The Canadian Drug Expert Committee (CDEC) recommends that Genotropin be listed for the replacement of endogenous growth hormone in adults with growth hormone deficiency (GHD) with the following condition:

Condition

  • List in a manner similar to other somatropin products for the treatment of adults with GHD.
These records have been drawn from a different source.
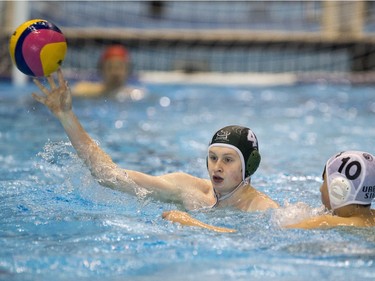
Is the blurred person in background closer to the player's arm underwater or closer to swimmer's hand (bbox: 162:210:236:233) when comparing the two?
the player's arm underwater

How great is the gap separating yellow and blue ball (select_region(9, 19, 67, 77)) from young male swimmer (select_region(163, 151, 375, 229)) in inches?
48.2

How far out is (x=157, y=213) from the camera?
A: 442cm

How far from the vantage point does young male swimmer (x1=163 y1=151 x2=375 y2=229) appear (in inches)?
150

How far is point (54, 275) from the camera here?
10.6 ft

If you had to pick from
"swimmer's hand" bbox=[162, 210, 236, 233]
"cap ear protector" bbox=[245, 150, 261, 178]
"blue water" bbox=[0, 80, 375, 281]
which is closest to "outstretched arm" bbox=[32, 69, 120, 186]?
"blue water" bbox=[0, 80, 375, 281]

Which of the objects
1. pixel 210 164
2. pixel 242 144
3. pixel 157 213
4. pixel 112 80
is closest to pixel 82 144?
pixel 157 213

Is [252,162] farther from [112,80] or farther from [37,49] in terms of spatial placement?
[112,80]

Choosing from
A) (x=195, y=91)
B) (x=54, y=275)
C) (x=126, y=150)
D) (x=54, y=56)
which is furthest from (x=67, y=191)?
(x=195, y=91)

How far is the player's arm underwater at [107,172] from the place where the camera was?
425cm

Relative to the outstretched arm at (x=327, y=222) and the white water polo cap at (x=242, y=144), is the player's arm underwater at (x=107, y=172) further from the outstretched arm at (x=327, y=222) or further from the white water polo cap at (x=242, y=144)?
the outstretched arm at (x=327, y=222)

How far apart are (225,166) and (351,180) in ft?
2.38

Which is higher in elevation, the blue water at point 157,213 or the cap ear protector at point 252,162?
the cap ear protector at point 252,162

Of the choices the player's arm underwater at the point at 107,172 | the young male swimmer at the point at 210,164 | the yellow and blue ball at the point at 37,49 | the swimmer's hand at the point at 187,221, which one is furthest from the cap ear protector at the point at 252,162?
the yellow and blue ball at the point at 37,49

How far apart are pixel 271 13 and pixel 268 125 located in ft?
21.6
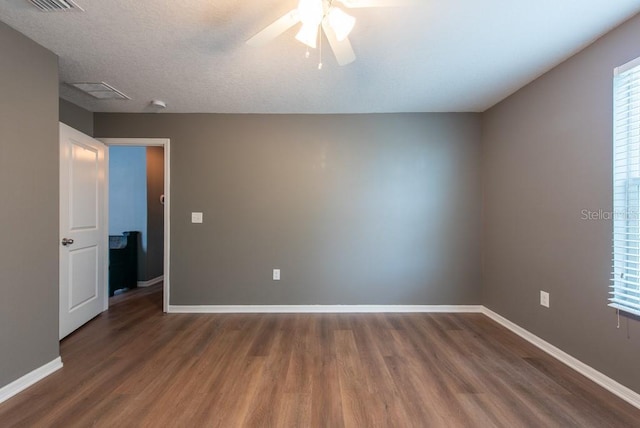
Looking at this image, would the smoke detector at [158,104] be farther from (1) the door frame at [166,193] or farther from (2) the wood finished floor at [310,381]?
(2) the wood finished floor at [310,381]

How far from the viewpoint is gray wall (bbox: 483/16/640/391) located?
1843mm

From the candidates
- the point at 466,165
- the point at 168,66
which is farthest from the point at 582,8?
the point at 168,66

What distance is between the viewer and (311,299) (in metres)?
3.25

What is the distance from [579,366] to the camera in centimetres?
203

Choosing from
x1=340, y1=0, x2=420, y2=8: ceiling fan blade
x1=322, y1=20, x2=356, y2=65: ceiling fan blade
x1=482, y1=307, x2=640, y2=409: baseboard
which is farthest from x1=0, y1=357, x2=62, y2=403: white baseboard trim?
x1=482, y1=307, x2=640, y2=409: baseboard

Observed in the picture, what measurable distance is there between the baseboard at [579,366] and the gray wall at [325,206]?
0.64 metres

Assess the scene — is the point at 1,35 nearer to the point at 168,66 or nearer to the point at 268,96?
the point at 168,66

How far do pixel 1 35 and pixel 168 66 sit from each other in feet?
3.06

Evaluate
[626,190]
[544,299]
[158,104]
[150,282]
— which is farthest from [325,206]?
[150,282]

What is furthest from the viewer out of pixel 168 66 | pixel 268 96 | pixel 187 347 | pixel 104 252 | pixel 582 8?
pixel 104 252

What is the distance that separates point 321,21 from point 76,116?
3073 mm

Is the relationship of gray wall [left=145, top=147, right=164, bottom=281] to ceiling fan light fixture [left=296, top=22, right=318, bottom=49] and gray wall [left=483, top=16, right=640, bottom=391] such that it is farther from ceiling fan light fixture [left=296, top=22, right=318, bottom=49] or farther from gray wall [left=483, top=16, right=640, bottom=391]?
gray wall [left=483, top=16, right=640, bottom=391]

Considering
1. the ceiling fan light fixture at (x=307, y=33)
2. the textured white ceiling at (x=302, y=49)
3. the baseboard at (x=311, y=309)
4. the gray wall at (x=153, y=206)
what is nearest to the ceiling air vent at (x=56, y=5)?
the textured white ceiling at (x=302, y=49)

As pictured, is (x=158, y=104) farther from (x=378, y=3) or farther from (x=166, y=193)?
(x=378, y=3)
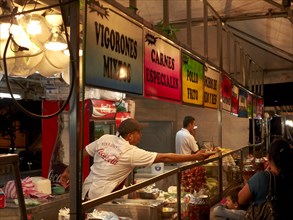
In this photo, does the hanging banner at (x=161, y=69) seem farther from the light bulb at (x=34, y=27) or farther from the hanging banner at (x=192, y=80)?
the light bulb at (x=34, y=27)

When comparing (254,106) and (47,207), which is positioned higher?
(254,106)

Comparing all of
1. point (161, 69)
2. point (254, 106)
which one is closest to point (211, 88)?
Result: point (161, 69)

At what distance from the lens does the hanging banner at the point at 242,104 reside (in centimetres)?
939

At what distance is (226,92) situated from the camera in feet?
24.1

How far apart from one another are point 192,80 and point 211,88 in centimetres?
120

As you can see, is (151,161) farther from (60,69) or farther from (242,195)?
(60,69)

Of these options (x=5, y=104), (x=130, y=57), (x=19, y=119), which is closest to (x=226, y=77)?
(x=130, y=57)

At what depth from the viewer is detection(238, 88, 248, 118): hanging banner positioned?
30.8 feet

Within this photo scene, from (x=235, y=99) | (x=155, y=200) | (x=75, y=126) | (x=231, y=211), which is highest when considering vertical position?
(x=235, y=99)

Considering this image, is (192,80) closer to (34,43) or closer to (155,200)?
(155,200)

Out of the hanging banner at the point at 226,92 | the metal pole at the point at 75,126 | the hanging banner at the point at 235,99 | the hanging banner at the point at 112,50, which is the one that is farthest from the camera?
the hanging banner at the point at 235,99

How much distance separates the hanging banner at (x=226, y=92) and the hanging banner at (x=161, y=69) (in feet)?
9.04

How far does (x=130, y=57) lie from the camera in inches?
123

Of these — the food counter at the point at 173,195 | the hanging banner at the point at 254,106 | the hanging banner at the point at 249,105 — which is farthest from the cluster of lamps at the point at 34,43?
the hanging banner at the point at 254,106
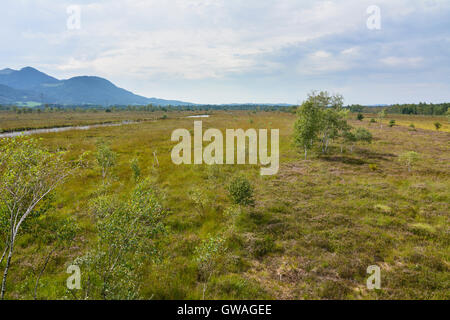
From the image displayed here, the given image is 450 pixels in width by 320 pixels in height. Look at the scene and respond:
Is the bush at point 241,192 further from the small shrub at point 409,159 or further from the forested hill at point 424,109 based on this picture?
the forested hill at point 424,109

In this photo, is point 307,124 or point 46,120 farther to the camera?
point 46,120

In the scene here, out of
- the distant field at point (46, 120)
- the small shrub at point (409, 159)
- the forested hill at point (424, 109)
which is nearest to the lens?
the small shrub at point (409, 159)

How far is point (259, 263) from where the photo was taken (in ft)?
40.6

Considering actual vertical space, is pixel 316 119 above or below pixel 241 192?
above

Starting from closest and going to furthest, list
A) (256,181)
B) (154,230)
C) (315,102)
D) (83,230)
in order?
(154,230), (83,230), (256,181), (315,102)

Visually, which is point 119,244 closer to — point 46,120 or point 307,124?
point 307,124

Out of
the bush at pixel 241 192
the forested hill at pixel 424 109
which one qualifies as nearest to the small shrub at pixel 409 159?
the bush at pixel 241 192

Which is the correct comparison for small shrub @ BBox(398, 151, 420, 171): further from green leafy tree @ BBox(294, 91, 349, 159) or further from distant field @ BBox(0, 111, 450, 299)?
green leafy tree @ BBox(294, 91, 349, 159)

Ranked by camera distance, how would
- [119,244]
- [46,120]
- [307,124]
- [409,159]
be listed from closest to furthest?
[119,244], [409,159], [307,124], [46,120]

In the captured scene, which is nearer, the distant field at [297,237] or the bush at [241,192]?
the distant field at [297,237]

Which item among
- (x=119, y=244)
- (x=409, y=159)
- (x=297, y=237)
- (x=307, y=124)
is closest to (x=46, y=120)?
(x=307, y=124)
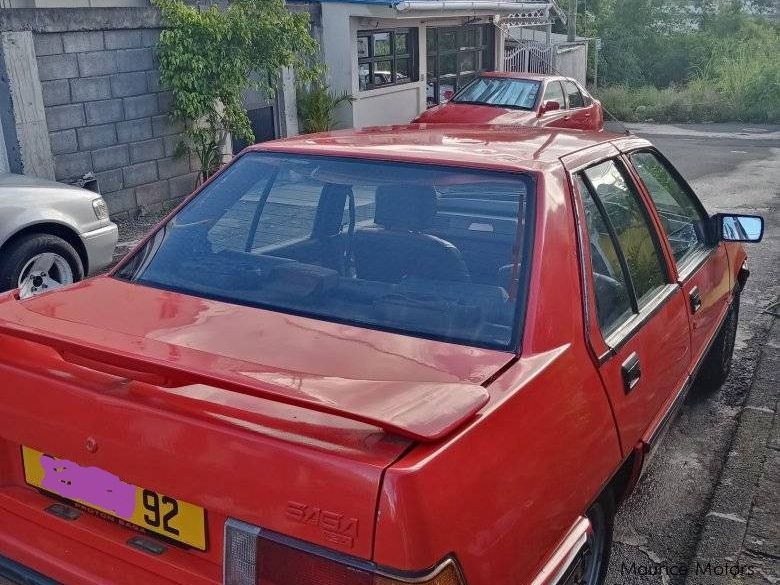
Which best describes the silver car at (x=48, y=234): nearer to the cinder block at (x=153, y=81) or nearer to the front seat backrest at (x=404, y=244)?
the cinder block at (x=153, y=81)

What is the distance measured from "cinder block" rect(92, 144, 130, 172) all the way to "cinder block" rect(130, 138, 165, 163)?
11 centimetres

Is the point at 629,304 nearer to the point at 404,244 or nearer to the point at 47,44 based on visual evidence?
the point at 404,244

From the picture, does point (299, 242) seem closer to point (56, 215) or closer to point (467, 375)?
point (467, 375)

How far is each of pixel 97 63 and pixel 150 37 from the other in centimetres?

Reasons for the Recommendation

  1. There is no evidence to suggest differential pharmacokinetic and pharmacodynamic properties of Genotropin compared with other somatropin products available in Canada.
  2. At the submitted price, Genotropin ($▬ per day) is less costly than Humatrope ($49 per day), Nutropin ($82 per day), and Omnitrope ($41 per day).

Of Note

CDEC noted that, as per the indication for replacement of endogenous growth hormone in adults, there are a limited number of adult patients for whom growth hormone therapy is appropriate.

Background

Genotropin is a recombinant human growth hormone with an amino acid sequence that is identical to the growth hormone of the human pituitary gland. Genotropin is indicated for the following:

  • Replacement of endogenous growth hormone in adults with GHD who meet either of the following two criteria:

    Adult onset: patients who have GHD, either alone or associated with multiple hormone deficiencies (hypopituitarism), as a result of pituitary disease, hypothalamic disease, surgery, radiation therapy, or trauma

    Childhood onset: patients who were growth hormone deficient during childhood as a result of congenital, genetic, acquired, or idiopathic causes.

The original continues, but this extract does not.